● **WHAT TO DO**
Can you extend the article below on the Malayalam film Kanyaka Talkies, starting right after its final sentence?

● **PAGE EXCERPT**
- Film poster
- Directed by: K R Manoj
- Written by: Ranjini Krishnan P. V. Shajikumar K R Manoj
- Produced by: Tropical Cinema
- Starring: Murali Gopy Lena Alencier Ley Lopez Indrans Maniyan Pilla Raju Sudheer Karmana
- Cinematography: Shehnad Jalaal
- Edited by: Mahesh Narayanan
- Music by: Rajivan Ayyappan
- Production companies: Tropical Cinema Work in Progress
- Distributed by: Tropical Cinema Mainstreamers
- Release dates: 22 October 2013 (Mumbai Film Festival); 10 July 2015 (India);
- Running time: 115 minutes
- Country: India
- Language: Malayalam

= Kanyaka Talkies =

2013 Indian Malayalam-language film

Kanyaka Talkies (English translation: Virgin Talkies) is a 2013 Indian Malayalam-language film co-written and directed by K R Manoj in his feature directorial debut. It is based on a story by P. V. Shajikumar.

The film premiered at the 15th Mumbai Film Festival and has subsequently been screened as the opening film of the Indian Panorama at the 44th International Film Festival of India, in October 2013. It has since screened at all major Indian film festivals including IFFK, Kolkata, Bengaluru and Pune. Kanyaka Talkies received the International Critics Prize (FIPRESCI Prize) for Best Malayalam Film at the 18th International Film Festival of Kerala for its succinct and poignant dealing of the politics of Cinema, human desire and religion. Forbes India magazine selected it as one of the five must watch Indian movies in 2014. US premiere of Kanyaka Talkies was at 2014 NYIFF, where it won the award for Best Screenplay, and European premiere was at LIFF. East Asian premiere of the film was at HKIFF 2015. HKIFF described Kanyaka Talkies as 'a new and exciting embodiment of independent South Asian cinema'. The film has won three awards at 44th Kerala State Film Awards.

● **GIVEN RECORDS**
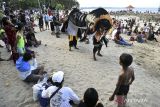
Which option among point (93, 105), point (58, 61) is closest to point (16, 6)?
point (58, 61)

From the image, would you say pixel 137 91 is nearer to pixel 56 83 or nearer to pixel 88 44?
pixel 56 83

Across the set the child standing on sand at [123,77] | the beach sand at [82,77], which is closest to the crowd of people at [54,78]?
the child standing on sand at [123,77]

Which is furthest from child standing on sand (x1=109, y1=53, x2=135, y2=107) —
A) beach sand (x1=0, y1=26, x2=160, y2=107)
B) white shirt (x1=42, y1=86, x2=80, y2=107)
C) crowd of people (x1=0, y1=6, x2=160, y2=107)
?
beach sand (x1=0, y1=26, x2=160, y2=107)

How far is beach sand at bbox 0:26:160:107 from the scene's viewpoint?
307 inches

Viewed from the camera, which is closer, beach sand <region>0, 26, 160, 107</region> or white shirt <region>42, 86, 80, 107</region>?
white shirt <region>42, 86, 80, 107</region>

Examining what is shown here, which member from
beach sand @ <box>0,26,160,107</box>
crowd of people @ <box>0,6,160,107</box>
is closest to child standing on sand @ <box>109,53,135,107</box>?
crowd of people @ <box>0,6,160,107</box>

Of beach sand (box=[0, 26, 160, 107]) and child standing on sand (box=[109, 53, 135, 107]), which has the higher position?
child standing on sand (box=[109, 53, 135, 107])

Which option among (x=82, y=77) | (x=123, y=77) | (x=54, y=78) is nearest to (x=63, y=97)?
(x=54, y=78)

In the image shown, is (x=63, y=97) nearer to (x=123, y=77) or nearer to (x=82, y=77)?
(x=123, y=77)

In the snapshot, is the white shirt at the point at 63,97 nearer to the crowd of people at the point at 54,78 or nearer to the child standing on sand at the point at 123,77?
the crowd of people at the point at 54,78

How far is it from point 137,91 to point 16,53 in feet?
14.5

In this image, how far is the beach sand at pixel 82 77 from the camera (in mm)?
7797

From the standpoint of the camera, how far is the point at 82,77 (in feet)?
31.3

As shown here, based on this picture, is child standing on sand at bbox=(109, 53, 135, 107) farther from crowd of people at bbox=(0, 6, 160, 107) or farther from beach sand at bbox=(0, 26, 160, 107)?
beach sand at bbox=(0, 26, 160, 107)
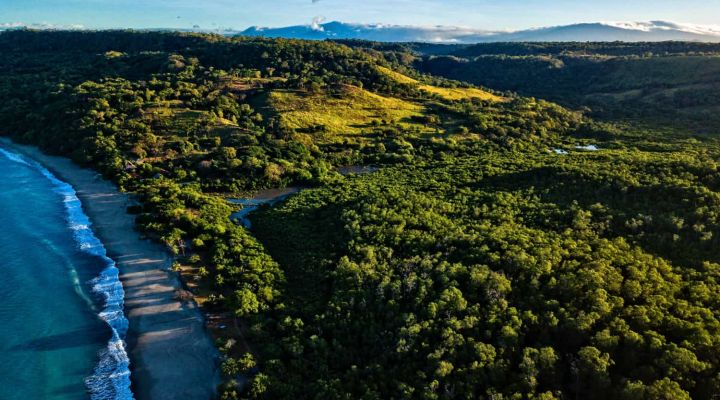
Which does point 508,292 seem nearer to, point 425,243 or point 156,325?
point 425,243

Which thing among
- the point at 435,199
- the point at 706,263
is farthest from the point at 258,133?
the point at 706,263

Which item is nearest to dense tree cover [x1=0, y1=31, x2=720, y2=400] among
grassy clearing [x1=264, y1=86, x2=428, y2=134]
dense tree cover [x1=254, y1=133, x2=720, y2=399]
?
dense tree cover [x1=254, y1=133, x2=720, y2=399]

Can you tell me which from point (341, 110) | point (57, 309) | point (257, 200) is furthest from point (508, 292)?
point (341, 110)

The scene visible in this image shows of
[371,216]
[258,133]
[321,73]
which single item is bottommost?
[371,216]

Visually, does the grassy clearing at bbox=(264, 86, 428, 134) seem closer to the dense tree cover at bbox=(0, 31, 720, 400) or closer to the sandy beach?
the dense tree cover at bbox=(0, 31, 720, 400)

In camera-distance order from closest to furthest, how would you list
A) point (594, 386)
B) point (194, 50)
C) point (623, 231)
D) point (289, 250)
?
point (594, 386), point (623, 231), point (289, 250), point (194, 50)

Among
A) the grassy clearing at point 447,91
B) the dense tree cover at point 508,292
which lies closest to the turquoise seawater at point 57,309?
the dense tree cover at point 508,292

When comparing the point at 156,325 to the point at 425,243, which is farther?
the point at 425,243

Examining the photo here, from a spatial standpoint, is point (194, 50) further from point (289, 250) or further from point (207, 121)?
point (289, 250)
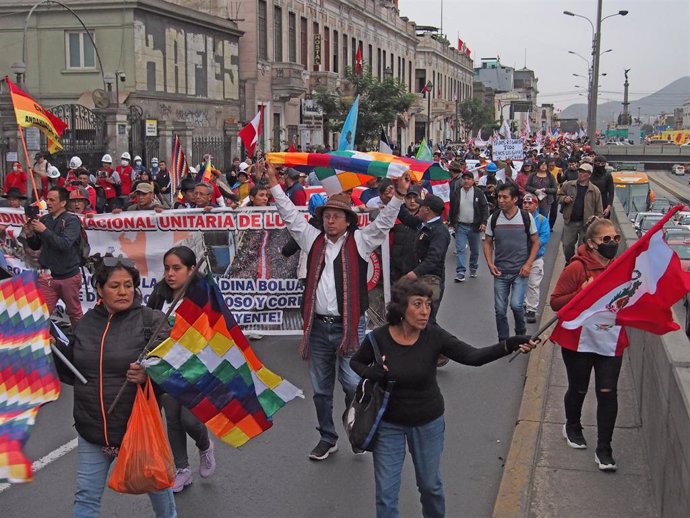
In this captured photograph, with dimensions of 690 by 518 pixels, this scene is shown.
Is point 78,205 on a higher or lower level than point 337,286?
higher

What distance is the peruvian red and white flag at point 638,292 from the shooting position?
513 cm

● **FINAL ANSWER**
==Plot==
Yakoob owns a small town theatre Kanyaka Talkies that mostly plays soft porn films. A series of personal tragedies force him to hand over the property to the church. The building is converted to a chapel with a young priest as its vicar. Strangely enough, the priest starts hearing bizarre, disturbing noises from the building, and its disreputable past begins to intrigue him.

==Cast==
- Murali Gopy as Father Michael Plathottathil
- Lena as Ancy
- Alencier Ley Lopez as Yakoob
- Indrans as Philippose
- Maniyan Pilla Raju as Sadanandan
- Sudheer Karamana as Raveendran
- Parvathi T as Mariya
- Krishnan Balakrishnan as Reji
- Sunil Sukhada as Viswambharan
- N. L. Balakrishnan as Pappachan
- Nandu as JPK

==Festivals and awards==
- Selected to the competition section of the 15th Mumbai Film Festival 2013
- Selected as the opening film of Indian Panorama at the 44th International Film Festival of India 2013
- Won International Critics Prize (FIPRESCI Prize) for The Best Malayalam Film at the International Film Festival of Kerala 2013
- Selected to the Competition section of Bengaluru International Film Festival 2013
- Selected to the Competition section of the Pune International Film Festival 2014
- Won the awards for Best Debut Director, Best Sound Design and Second Best Actress at 44th Kerala State Film Awards 2013
- Won the Award for Best Screenplay at New York Indian Film Festival 2014
- Selected to the Competition section of the London Indian Film Festival 2014.
- Selected to the Competition section of the SAARC Film Festival 2014, Colombo.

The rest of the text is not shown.